Meskipun Adalja memungkinkan coronavirus novel itu memang dapat menyebar melalui mikrodroplet di udara, ia tidak berpikir bahwa ini adalah mode penularan yang signifikan. "Dengan campak, kita tahu bahwa seseorang dapat batuk dalam lift dan, tiga puluh menit kemudian, udara itu masih menular bahkan dengan kontak yang cepat," katanya. Ini bukan apa yang para ahli lihat dengan COVID-19. "Ini sebagian besar penularan percikan. Anda mungkin dapat menunjukkan bahwa beberapa aerosolisasi terjadi, tetapi secara epidemiologis, apakah ini benar-benar cara penyebaran virus?"
Mungkin tidak, Hunter setuju. "Penularan aerosol dapat terjadi tetapi itu mungkin rute yang relatif kecil, dan itu tidak akan membuat banyak perbedaan dengan perjalanan pandemi," katanya.
Memang, beberapa negara telah mengandung penyebaran COVID-19 tanpa pernah memperlakukan virus sebagai penyakit yang benar-benar menular melalui udara. Mereka berhasil membatasi wabah sebagian melalui langkah-langkah yang mencegah penyebaran percikan dan paparan ke permukaan yang terinfeksi.
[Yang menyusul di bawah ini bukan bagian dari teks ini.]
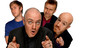 Mock the Week - Series 8: Episode 3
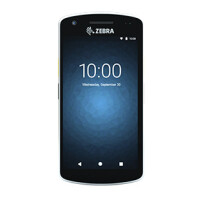 Zebra EC55, 12,7 cm (5"), 720 x 1280 Pixel,...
Metode-metode ini akan berdampak kecil pada virus terutama yang menyebar melalui transmisi udara, kata Adalja.
Namun, Nazaroff membalas bahwa jarak sosial, yang hampir secara universal digunakan sampai batas tertentu untuk membatasi penyebaran SARS-CoV-2, tidak hanya efektif berkaitan dengan percikan dan transmisi kontak dekat, tetapi juga dapat mengurangi risiko transmisi udara.
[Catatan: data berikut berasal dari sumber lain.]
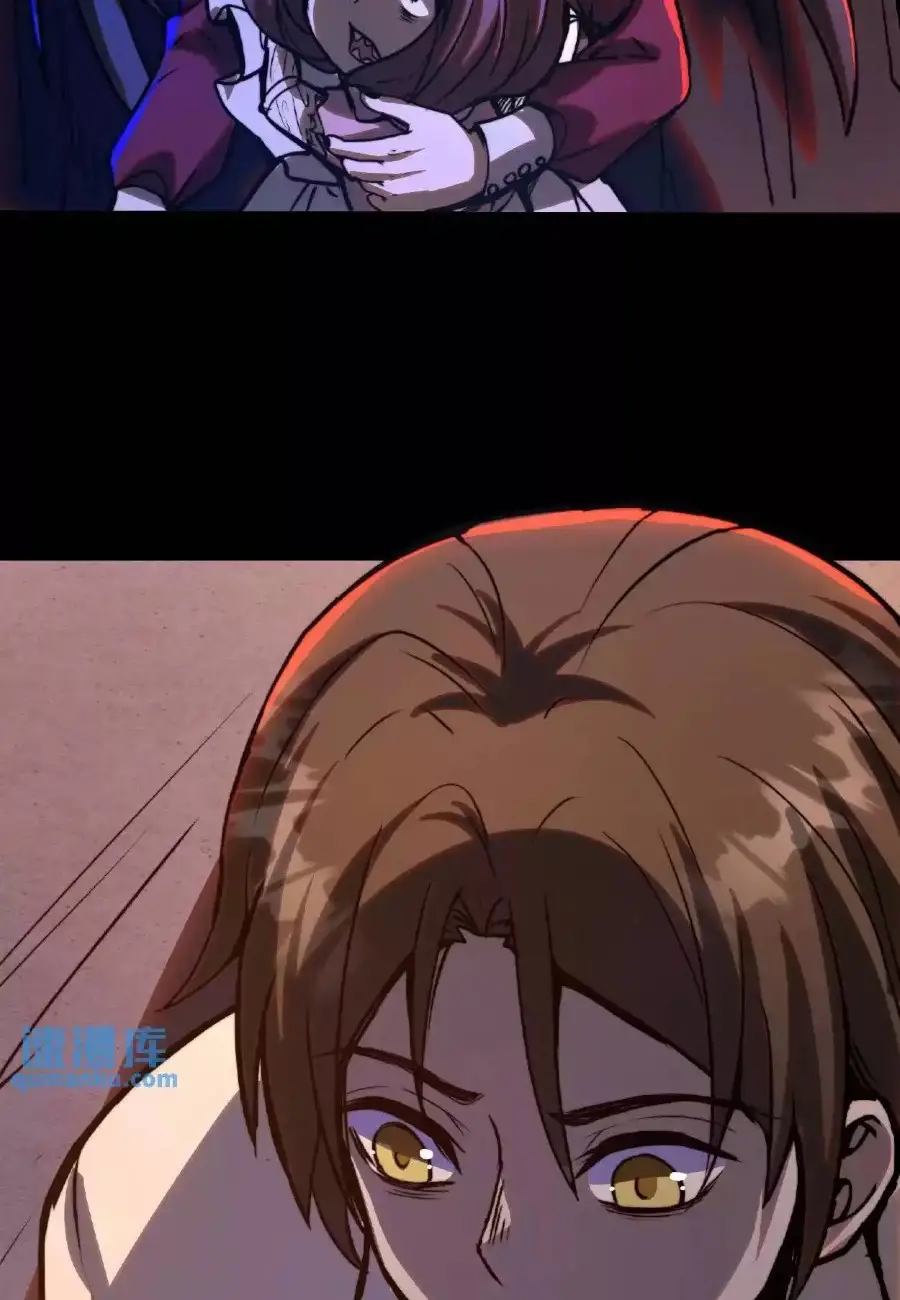 Read Boticario misterioso ES Manga Online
Berfokus pada penularan melalui udara ketika bukan pendorong utama infeksi dapat menyebabkan tekanan yang tidak semestinya pada sistem perawatan kesehatan. Penyedia layanan kesehatan secara universal akan membutuhkan masker N95 misalnya, yang tersedia sangat sedikit dan kadang-kadang tidak tersedia untuk melindungi dari penyakit yang ditularkan melalui udara seperti herpes zoster. "Saya mengalami kesulitan menemukan masker N95 saat merawat pasien [herpes zoster] selama pandemi ini," kata Adalja.
Sebagian dari kebingungan mungkin berasal dari fakta bahwa banyak dari penandatangan surat terbuka bukan ahli penyakit menular, tetapi ahli dalam mekanika fluida dan studi aerosol. Dan, sementara mereka memahami bagaimana partikel bergerak di udara, pemahaman mereka tentang bagaimana partikel-partikel itu menyebarkan penyakit, dan implikasi dari penyebaran ini, mungkin terbukti memiliki lebih banyak makna akademis daripada nilai praktis di tengah-tengah pandemi global, menurut Hunter. . "Kebanyakan dari mereka adalah ahli kimia, insinyur, pemilik perusahaan ventilasi," kata Hunter. "Mereka tidak memiliki pemahaman luas tentang mekanisme penularan penyakit," katanya.